Yesterday I was feeling insecure and bad about myself, I asked him why he even wants to be with me when there's so much I know he desires that I can't give him, and that I have no idea what he sees in me, someone who is about as romantic as a coupon for dish detergent and about as affectionate as a filing cabinet, we had a discussion about it and one thing he said made me feel better, that sometimes things that shouldn't work will still find a way to work anyway. I hope this offers some hope that the desire for a relationship despite feeling no romantic attraction is not a tragic dream as I'd once feared
Aegoromantic sounds just like me. Also the classic aroace. Bellusromantic as well. Cupioromantic ? Lithromantic ? Cool!
I am an Aroflux and I feel loved for being described. And you are absolutely right. I started off feeling like I was demiromantic but kept going back and forth between demiromantic and aromantic. And then found out about aroflux and now I am finally comfortable with who I am
GAAAHHH thank you so much for making this video! I’ve struggled a lot in terms of figuring out where exactly I fall on the aromantic spectrum due to how contradicting some of my thoughts and feelings can be, but the beauty of it all is that it’s a spectrum and there’s no right or wrong way to be aromantic :)
5:40 thank you so much for including Abroromanic, I am both Abrosexual and Abroromantic (I just go by Abrosexual) so my sexual AND romantic attraction changes a lot and you described it perfectly, thank you for talking about a less known sexuality which is very much real and very much valid ❤️ (all of these are valid too!)
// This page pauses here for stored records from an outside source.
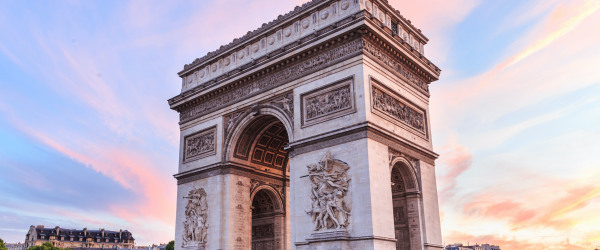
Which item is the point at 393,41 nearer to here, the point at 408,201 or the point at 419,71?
the point at 419,71

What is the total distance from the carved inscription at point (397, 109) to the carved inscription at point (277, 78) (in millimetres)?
2037

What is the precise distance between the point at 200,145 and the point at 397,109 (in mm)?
10937

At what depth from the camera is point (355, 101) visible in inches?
846

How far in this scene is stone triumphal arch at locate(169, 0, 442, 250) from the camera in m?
21.0

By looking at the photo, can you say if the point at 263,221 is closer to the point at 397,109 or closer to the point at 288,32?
the point at 397,109

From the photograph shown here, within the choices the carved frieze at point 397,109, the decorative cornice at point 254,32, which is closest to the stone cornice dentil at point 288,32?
the decorative cornice at point 254,32

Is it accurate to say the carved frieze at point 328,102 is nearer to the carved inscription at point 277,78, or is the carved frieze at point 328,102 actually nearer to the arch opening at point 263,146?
the carved inscription at point 277,78

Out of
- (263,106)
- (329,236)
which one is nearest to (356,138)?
(329,236)

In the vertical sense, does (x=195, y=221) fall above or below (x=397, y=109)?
below

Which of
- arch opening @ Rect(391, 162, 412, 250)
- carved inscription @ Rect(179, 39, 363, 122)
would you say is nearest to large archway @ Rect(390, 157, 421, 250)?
arch opening @ Rect(391, 162, 412, 250)

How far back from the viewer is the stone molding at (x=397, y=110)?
2209 cm

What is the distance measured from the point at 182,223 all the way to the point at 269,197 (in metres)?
4.78

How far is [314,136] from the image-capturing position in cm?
2244

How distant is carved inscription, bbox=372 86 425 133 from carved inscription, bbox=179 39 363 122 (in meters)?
2.04
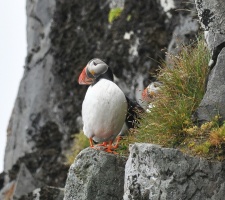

I’ve only just recently begun questioning if I fall on the aromantic spectrum after solely sticking with the lesbian label for years now. As someone who has been in a relationship for over 2 years, I always feel shitty when at times I just don’t want to participate in romance like kissing, emotional closeness, holding hands, and the general idea of being in a relationship. Other times I am all for it. I’m scared to come out with this label (questioning if I’m aroflux) because I’m not sure how it will affect my relationship, or if it truly what I’m feeling. Sexuality is confusing :(
I've almost never been in a relationship I think I maybe Aro because I felt almost no crushes at at all and I've hardly ever had a relationship. The only girl I had a "crush" on was one I barely even got to see, so it's kind of unclear if I ever liked her in the first place or just thought she was cute.
Same, but I'm getting tired of making up excuses and pretending to be interested...thinking if I play along, the feeling will come, but then it doesn't and I feel bad about myself. It's not my partner's fault but coming here has made me feel better about talking about it when I'm ready.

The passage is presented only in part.